+++ Material provided +++

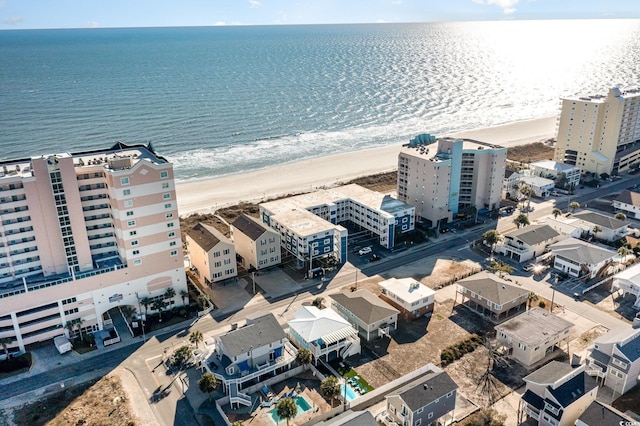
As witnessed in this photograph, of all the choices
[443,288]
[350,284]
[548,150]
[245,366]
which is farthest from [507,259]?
[548,150]

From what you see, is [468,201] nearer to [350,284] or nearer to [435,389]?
[350,284]

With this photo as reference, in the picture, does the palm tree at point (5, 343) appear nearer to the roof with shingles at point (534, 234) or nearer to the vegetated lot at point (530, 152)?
the roof with shingles at point (534, 234)

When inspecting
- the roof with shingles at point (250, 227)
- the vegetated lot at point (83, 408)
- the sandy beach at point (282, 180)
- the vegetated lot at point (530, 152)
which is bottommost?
the vegetated lot at point (83, 408)

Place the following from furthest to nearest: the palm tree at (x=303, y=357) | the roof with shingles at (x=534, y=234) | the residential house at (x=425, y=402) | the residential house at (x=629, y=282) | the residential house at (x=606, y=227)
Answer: the residential house at (x=606, y=227), the roof with shingles at (x=534, y=234), the residential house at (x=629, y=282), the palm tree at (x=303, y=357), the residential house at (x=425, y=402)

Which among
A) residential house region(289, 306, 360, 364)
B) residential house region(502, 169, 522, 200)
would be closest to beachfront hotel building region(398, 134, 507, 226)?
residential house region(502, 169, 522, 200)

+++

Rewrite the lines from the one containing "Which among" through the last line as a Markdown table with the columns Row and Line. Number each row and leave out any blank lines.

▶ Full output:
| Row | Line |
|---|---|
| 1 | Which among |
| 2 | A) residential house region(289, 306, 360, 364) |
| 3 | B) residential house region(502, 169, 522, 200) |
| 4 | would be closest to beachfront hotel building region(398, 134, 507, 226)? |
| 5 | residential house region(502, 169, 522, 200) |